Clouds hang overhead, hijacking the horizon as far as the naked eye can see. The reflection of these clouds in the still waters below creates the illusion of clouds being everywhere. How like problems, these pesky clouds. Feeling low, mental clouds seem to span the distance from past to present to future—dimming the light of possibility almost to the point of nonexistence.
Carrying sufficient moisture to dampen all but the heartiest of souls, problem clouds of troubled memories choke out the azure blue of present life. “Why did you do THAT? What makes you believe YOU are worthy of love? See, we knew you would fail.”
Toxic habits of shame slide into the human body unnoticed: slinking past adoration, forgoing appreciation, and leaving behind a massive, putrid, vapor of regret spread wider than the contrails obediently following behind jet planes carrying people hither and yon.
Father Sky opens wide to clouds. Billowy blankets of white on a sunny day, and even stormy fists of green and black and gray. Lakes smooth the way, providing a willing vessel for these clouds’ illusions to rest a while. The nature of our nature is to embrace all that is passing away and coming to be.
Coming to be free from shame. The sun will shine again.
Coming to be free from self-doubt. The clouds will not always be out.
Coming to be free from the shackles of prisons made of what ifs or buts…
Rising above all illusions, reflecting only colors. Colors born of water drawn up from the face of our beloved Mother Earth as infant particles of dust.
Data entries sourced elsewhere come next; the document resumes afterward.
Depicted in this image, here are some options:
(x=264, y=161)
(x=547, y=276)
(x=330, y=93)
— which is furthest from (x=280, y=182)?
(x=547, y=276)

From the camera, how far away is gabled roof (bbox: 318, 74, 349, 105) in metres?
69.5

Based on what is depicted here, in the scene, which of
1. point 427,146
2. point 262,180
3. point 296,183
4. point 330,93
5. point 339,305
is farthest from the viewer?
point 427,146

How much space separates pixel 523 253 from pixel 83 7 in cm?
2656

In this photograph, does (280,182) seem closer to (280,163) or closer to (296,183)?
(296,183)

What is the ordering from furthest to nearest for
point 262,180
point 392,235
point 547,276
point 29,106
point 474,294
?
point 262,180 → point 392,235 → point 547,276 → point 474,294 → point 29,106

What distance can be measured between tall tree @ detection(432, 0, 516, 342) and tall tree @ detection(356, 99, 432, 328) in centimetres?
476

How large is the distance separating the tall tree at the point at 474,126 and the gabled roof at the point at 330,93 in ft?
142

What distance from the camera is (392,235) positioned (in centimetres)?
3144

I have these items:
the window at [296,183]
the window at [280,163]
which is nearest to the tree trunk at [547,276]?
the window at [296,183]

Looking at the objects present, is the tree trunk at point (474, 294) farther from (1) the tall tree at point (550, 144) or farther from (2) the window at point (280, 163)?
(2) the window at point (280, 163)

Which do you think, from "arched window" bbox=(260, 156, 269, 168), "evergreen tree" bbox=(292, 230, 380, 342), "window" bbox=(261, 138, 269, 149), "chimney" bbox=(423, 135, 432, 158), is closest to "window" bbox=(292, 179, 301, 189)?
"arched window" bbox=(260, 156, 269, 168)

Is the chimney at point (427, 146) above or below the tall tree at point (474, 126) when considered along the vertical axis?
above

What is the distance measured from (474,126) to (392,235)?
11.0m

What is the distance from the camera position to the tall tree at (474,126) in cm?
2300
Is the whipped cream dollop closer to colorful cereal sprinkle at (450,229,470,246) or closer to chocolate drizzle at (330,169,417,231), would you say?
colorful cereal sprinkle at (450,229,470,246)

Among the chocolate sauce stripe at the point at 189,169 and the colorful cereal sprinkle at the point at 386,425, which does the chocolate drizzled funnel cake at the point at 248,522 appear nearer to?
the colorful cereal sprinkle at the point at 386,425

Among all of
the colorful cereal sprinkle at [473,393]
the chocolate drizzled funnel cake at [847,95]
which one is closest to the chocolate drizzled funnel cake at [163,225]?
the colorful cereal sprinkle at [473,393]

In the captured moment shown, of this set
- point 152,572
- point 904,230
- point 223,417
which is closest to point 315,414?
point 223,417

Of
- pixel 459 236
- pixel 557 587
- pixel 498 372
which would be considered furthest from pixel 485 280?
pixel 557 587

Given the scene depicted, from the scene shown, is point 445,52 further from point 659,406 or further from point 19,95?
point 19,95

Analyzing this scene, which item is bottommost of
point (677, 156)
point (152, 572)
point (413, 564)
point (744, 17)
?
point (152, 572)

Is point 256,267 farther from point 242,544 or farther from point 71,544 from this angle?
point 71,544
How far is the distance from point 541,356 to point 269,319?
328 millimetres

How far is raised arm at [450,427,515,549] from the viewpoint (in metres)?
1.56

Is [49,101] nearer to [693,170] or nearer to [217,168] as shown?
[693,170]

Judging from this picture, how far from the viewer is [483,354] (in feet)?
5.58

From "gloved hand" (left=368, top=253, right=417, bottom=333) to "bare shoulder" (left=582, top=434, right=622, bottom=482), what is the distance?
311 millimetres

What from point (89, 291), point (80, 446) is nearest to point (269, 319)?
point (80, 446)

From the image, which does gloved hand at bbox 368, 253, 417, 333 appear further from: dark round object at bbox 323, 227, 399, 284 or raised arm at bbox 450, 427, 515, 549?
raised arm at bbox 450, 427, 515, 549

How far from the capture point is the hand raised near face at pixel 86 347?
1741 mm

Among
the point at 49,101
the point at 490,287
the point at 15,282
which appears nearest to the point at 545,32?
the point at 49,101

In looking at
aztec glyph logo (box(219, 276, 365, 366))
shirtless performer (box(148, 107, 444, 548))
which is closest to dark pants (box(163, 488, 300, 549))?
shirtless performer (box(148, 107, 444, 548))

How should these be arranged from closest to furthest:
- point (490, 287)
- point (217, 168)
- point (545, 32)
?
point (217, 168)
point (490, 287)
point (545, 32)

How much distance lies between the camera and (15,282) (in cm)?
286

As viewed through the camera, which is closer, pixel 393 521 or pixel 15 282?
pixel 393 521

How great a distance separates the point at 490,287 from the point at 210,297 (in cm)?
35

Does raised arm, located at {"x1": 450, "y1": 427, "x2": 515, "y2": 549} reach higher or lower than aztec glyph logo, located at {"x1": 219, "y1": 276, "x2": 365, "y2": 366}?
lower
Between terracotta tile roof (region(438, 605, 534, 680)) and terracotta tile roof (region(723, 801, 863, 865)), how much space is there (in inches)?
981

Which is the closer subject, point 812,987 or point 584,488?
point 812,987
From dust we come; and to dust we return.
Clouds fill the sky, but need not bring tear to eye.
Someday, you will look back on all this and laugh.
Why wait?
Haiku
Clouds over Lake Champlain
Will these clouds drench us with rain?
Even while the sun shines
Let clouds fill the sky
Only once—without the why
Let them drift on by
Smile, and feel relief
Why give freely to a thief?
Illusions steal joy
And the last one:
Sitting by the lake, looking out over the placid water, I could see only clouds. The sky was filled with grey clouds tinged with white cottony edges. Looking down, looking up, glancing left and glancing right—as far as I could see: clouds.
Perusing the scene before me, it popped into my mind how much life’s problems are just like these clouds. The emotion of a current challenge can reflect onto the surface of those smooth areas of our life robbing us of creativity and inspiration and joy!
Looking only at what has or might go wrong is like seeing those clouds reflected in the water and letting the illusion convince us that the situation is hopeless or we are a failure or unworthy of well-being.
Once you take on as the vital truth of you, the nature of nature, you can watch emotions’ clouds drift across the sky knowing that they too shall pass. This is the nature of true freedom: “Only one life, ‘twill soon be past. Only what’s done for Christ will last.”